I should visit Prince Edward Island.
I should see some regions of Canada
that I was previously unfamiliar with.
And so yeah, I think that's a common experience
for a lot of people who are at the exhibit.
I did have, I know we're running out of time,
but I did have one more question for you,
which was, you yourself immigrated to Canada,
you come to the country in 1999, is that correct?
Yes, that's correct.
And you've lived there now for a quarter of a century,
you've spent a bunch of time there,
you obviously have a passion for its natural beauty,
its vastness, its culture.
But what is it about the Canadian people
that you really responded to,
that made you want to make this into your adopted homeland and made you want to build this tribute to the nation?
Well I think there's two things. One is I didn't know anything about the country.
I never heard of Terry Fox. I never heard of Wayne Gretzky. I thought that
basketball was invented by an American. And in fact, even-
Yeah, we still believe that down here.
Yeah.
And it wasn't until the 2010 Winter Olympics at the closing ceremony in Vancouver,
when William Shatner came on stage and I said,
what, Captain Kirk will start Enterprise as Canadian?
I had no clue. And I said, what? Captain Kirk or Star Enterprise is Canadian?
I had no clue.
And to this day, I'm still learning about the contributions of Canada in the world,
whether it's the whether it's inventions like insulin, as an example,
or whether it's the foghorn, or whether it's even the Robinson screwdriver,
there are so many stories to tell about Canada.
In addition, I recognise very early on that the majority of Canadians will never have
the opportunity nor the means
to see all of the country for themselves. It's just too vast. Even after 25 years, there
are still provinces and territories that I've not seen.

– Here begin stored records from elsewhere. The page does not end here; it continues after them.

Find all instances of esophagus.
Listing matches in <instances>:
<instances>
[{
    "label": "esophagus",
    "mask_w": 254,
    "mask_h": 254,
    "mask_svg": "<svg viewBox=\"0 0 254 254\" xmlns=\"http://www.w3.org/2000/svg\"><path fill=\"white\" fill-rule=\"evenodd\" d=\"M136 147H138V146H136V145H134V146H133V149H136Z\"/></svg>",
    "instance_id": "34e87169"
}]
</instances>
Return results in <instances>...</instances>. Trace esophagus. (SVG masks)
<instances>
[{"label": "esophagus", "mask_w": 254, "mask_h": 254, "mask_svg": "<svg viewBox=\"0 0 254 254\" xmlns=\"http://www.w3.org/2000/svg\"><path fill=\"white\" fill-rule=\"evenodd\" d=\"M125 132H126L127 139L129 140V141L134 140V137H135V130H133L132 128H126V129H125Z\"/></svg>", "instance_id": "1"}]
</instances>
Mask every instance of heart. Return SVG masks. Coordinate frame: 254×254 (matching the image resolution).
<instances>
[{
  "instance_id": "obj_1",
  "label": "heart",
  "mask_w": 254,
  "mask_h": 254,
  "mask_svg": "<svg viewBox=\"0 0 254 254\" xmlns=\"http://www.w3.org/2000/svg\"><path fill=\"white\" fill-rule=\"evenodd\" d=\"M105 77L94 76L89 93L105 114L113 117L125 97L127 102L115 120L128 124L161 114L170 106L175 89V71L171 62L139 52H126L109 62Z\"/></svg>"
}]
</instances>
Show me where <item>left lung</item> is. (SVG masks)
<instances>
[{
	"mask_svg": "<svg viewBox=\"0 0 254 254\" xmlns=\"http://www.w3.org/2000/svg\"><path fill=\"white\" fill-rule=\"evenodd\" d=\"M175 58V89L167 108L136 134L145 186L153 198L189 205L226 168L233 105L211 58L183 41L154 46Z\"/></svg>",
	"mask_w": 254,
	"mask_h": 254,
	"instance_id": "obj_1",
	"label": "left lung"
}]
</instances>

And it takes an effort to actually
go to these places because they're not just around the corner. They are, you fly four hours here and then you've got to take another flight and then
you go another four hours north.
My son lives in Prince, in Fort St. John.
He's a helicopter pilot.
Wow.
And he's home now.
He's come home for two weeks,
but it's almost a five hour flight
from Toronto to Vancouver.
And then it's 12 hour drive from Vancouver
to Fort St. John.
And he's in the middle of nowhere.
It's stunningly beautiful. He says it's fantastic,
but he's in the middle of nowhere. And there are beautiful lakes, beautiful forests,
beautiful wildlife. And that's what really inspired me to do this, to show how different Canada is from the West Coast to the East Coast,
from the North to the South, and all the stories that we can tell about its history, the geography, the people.
the people, because the people is, I say that many times, that we're all immigrants. Every one of us is an immigrant. The only people who are not immigrants are the First Nations
Indigenous peoples. And there, again, there's tremendous amount of stories to share, to
tell and to share. That's what Little Canada is about.
We connect people, places and stories about Canada through the art of miniature.
Well, it's awesome. It's awesome. We loved it and we're so impressed by it. And I, you know,
and anyone who's listening to this, who's watching this, you know, who, who visits Toronto or, or,
or lives in Toronto should, should see Little Canada.
Cause it's, it's, it's an incredible experience.
Yeah.
So thank you so much.
Thank you so much for giving us a little bit of your time.
Uh, Jean-Louis Brennickmeyer and congrats on Little Canada.
We loved it.
Well, thank you very much.
It was a pleasure to be with you.
And, uh, I wish you well with your
podcast and all your endeavors that you are engaged with.
Thank you. We're going to wrap it up. We're going to wrap it up soon, the podcast. I mean,
Yeah, it's almost done.
It's almost done. Thank you, Jean-Louis. Yeah, the mission accomplished on your end.
It's a little, little kind of fantastic. We loved it.
Appreciate it. Thank you very much
Wow, that's this week's big-sized little doughboys double every end being a larger episode, but I wanted to call a little
Fuck it. Can you can you end the episode? See you later?